Stahl York Avenue Company LLC, current owner of the Estate, obtained building permits in late 2004 to replace windows and alter the facade of the two buildings left out of the 1990 designation. Under the permits, Stahl could, among other things, stucco the buildings’ brick facades, change the facade color from tan to red, and enlarge window openings. Approximately two years later, after Stahl had begun work under the permits, Landmarks unanimously voted to amend the Estate’s designation to include the two buildings. 3 CityLand 169 (Dec. 15, 2006). The City Council approved the amendment, and Stahl filed an article 78 seeking to reverse.
Stahl argued that Landmarks’ decision warranted reversal because there was no reason to believe that the two buildings held any architectural or historical significance as individual structures. Stahl also argued that there was no rational basis to group the two buildings with the other 13 because the recent construction work performed on the two buildings rendered them architecturally distinct from the others, and because the two groups were designed by different architects and were built on different sites at different times. Stahl further argued that City Council’s approval of the amendment was arbitrary and capricious since the Council did not express reasonable grounds for coming to a different conclusion than the Board of Estimate.
Justice Emily Jane Goodman disagreed with Stahl and ruled that Landmarks had a rational basis to amend the Estate’s designation to include the two buildings. Though the buildings may not have qualified individually for designation, Landmarks did not designate them as individual landmarks; rather, it included the buildings as part of the larger Estate.
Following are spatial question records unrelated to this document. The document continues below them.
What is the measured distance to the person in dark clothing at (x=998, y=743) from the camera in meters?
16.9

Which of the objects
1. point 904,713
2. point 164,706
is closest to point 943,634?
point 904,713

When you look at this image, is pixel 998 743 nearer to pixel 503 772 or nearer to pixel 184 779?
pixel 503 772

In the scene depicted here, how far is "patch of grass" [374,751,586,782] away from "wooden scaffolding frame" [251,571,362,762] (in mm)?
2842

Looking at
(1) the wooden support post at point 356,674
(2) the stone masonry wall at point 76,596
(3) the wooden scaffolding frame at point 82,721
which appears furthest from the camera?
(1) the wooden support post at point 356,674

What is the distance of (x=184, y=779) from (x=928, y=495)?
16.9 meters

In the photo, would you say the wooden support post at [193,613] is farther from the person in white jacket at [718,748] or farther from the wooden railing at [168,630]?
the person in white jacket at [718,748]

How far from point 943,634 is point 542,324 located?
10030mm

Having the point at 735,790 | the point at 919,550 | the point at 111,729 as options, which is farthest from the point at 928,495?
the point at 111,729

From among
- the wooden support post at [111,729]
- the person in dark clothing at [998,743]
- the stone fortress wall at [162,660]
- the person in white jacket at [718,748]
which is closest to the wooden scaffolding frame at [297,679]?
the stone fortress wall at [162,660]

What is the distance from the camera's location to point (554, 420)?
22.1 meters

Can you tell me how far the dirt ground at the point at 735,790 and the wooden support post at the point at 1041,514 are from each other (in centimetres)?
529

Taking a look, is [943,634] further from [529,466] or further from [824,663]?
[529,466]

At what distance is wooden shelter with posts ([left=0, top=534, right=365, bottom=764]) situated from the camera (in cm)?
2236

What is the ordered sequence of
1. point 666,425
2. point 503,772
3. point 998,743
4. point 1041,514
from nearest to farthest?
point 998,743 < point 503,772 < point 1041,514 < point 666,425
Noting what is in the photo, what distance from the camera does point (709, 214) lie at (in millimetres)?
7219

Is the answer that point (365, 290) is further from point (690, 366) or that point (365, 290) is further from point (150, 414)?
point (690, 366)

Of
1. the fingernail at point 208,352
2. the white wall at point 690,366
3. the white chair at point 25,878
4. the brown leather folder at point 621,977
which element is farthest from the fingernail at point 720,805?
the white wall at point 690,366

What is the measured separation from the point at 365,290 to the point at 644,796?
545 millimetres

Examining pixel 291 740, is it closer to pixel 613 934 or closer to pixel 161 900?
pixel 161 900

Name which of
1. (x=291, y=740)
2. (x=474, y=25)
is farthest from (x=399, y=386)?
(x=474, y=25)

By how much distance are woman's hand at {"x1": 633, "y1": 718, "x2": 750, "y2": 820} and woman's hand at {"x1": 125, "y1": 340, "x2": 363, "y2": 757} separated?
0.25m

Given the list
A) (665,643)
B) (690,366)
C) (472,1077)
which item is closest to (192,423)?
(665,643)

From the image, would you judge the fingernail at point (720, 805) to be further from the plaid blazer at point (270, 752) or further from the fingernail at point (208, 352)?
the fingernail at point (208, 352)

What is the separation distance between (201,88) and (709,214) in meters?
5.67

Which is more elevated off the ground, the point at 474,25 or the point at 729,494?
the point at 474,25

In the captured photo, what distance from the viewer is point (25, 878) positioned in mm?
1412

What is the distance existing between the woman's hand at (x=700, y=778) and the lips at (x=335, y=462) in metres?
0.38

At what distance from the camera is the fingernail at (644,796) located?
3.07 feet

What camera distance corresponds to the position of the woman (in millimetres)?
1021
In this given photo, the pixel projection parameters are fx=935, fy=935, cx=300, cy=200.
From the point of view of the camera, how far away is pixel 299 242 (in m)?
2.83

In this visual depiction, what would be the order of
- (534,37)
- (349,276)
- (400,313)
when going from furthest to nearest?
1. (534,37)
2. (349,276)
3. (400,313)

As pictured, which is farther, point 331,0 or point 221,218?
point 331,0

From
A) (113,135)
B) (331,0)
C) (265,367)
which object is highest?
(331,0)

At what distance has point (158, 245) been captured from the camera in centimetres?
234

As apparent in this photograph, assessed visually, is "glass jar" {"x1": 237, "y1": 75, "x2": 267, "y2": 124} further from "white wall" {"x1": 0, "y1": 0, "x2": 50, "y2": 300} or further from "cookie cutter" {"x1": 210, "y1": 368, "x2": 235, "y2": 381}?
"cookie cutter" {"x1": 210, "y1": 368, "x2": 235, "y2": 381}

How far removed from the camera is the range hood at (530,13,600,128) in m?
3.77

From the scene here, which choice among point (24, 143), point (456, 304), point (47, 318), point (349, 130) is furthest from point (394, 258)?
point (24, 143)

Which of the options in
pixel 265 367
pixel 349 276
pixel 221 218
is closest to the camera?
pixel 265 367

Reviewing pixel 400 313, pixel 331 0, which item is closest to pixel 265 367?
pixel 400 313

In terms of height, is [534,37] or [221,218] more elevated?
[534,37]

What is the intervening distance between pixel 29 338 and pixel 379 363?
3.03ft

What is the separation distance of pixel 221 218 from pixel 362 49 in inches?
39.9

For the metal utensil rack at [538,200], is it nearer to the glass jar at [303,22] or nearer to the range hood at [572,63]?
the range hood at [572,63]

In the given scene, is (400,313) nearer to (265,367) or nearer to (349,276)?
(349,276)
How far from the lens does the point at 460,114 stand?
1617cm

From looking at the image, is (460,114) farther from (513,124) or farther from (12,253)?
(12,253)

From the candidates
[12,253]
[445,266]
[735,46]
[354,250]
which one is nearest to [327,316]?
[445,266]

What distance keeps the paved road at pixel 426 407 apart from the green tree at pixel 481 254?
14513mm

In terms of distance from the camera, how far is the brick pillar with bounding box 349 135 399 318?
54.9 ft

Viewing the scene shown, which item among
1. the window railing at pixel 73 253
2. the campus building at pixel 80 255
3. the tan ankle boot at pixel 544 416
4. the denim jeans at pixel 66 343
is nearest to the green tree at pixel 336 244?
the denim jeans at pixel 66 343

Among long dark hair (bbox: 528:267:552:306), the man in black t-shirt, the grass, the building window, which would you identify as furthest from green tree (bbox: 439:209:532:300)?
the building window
Goodman found that despite the two groups having different architects and construction timetables, the original developer’s intent was to construct a full block of light-court tenements, including the two left out by the Board of Estimate. Goodman further found that Landmarks based its decision on the historical and cultural significance of the Estate as a whole, not on individual architectural significance; as such, the physical alterations were of no consequence. The 1990 Landmarks designation report, which Landmarks partly relied on, described the Estate as significant because, as one of the last full-block light-court tenements remaining in the country, the Estate exemplifies the progressive housing efforts at the turn of the 20th century.
The court also ruled that City Council’s approval was not an arbitrary deviation from the Board of Estimate’s 1990 decision. Aside from the fact that the City Council and Board of Estimate could not be considered the same entity, Goodman found that the Council was authorized to consider a re-designation from Landmarks that the Board of Estimate or Council had previously rejected.
Stahl York Ave. Co. LLC v. New York City, Index No. 107666/2007 (N.Y. Cty.Sup.Ct. Sept. 11, 2008) (Goodman, J.) (Attorneys: Latham & Watkins LLP, for Stahl; Michael A. Cardozo, Virginia Waters, Mark A. Silberman, for NYC.)